Excerpted text:
★ ★ ★
1045 steel generates significant lateral cutting forces during rough machining.
· If tool extension length exceeds 3× the tool diameter, such as a 10mm diameter tool extended beyond 30mm, the machining process easily produces deflection and vibration marks.
· The solution is to orient the workpiece reference surface upward as much as possible to minimize tool extension.
· For cavities requiring deep cutting, use extended-shank tools, not just extended cutting edges, to increase overall rigidity.
Feed Rate Adjustment
Feed rate, meaning feed per minute, is the most sensitive parameter in CNC machining affecting both tool life and workpiece surface quality.
During 1045 steel rough machining, the matching relationship between feed rate and cutting depth requires adherence to one fundamental principle.
Greater cutting depth demands lower feed rate; smaller cutting depth permits correspondingly higher feed rate.
The product of both, chip load per tooth (fz), is the true core indicator determining cutting condition.
For coated carbide tools machining 1045 steel, the recommended chip load per tooth fz ranges from 0.12mm/z to 0.25mm/z[3].
| Parameter combination | Cutting depth | Feed rate | Spindle speed | Teeth | Chip load | Suitable condition |
| Deep depth + low feed | 4mm | 300mm/min | 800rpm | 4 teeth | Approximately 0.09mm/z[3] | Conservative, suitable for workpieces with rigidity concerns |
| Shallow depth + high feed | 2mm | 600mm/min | 1200rpm | 4 teeth | Approximately 0.12mm/z | Higher efficiency, suitable for systems with sufficient rigidity |
Monitoring whether feed rate is reasonable during machining primarily relies on observing chip morphology.
★ ★ ★
(Rows contained in a dataset)
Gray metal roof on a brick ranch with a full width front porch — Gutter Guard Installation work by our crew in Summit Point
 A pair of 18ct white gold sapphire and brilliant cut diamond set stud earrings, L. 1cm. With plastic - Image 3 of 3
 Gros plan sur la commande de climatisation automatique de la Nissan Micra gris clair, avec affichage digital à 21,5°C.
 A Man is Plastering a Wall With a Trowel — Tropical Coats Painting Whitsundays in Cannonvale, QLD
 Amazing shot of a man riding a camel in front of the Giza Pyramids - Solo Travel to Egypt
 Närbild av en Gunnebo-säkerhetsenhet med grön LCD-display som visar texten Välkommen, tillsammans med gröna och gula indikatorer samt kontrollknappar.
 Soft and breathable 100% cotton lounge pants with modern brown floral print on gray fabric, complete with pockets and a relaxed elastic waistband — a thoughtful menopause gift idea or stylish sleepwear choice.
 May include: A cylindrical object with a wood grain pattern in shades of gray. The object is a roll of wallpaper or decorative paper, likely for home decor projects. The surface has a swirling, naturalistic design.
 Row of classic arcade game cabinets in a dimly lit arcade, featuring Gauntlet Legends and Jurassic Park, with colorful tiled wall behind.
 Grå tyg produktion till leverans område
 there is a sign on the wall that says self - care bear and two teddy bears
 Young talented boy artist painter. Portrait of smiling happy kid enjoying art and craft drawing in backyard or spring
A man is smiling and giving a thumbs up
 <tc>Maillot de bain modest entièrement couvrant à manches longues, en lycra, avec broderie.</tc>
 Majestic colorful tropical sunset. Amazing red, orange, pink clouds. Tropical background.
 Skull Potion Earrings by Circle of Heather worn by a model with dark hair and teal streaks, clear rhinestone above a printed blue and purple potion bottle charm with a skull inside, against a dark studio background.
★ ★ ★
Goal of the exercise: Continue the passage on rough machining 1045 steel, starting right after its last sentence.

Exercise answer:
| Chip appearance | Meaning | Adjustment |
| Light yellow or orange-yellow, slightly curled short chips, approximately 5mm to 15mm[3] long | Ideal 1045 steel chips | Cutting condition is reasonable |
| Dark blue or black chips | Cutting temperature is too high | Reduce feed rate or increase cutting speed |
| Gray-white powdery chips or needle-shaped long chips | Feed is too small, and the tool is rubbing rather than shearing the workpiece surface | Increase feed rate |
In cavity machining, the feed rate adjustment strategy differs significantly from face machining.
The enclosed cavity interior makes chip evacuation difficult.
If feed rate is too fast, chips become compressed and recut within the cavity, causing cutting temperature to rise sharply and triggering tool sticking.
Tool sticking means chips adhere to the tool tip and continue to cut, equivalent to the tool tip directly rubbing against high-temperature metal.
Once tool sticking occurs, the surface quality of that machining pass immediately deteriorates, and tool life shortens by more than 50%.
Cavity rough machining recommends adopting a "peck drilling-style" layered feed strategy.
1. Instead of continuous feeding to depth, the tool uses segmented entry.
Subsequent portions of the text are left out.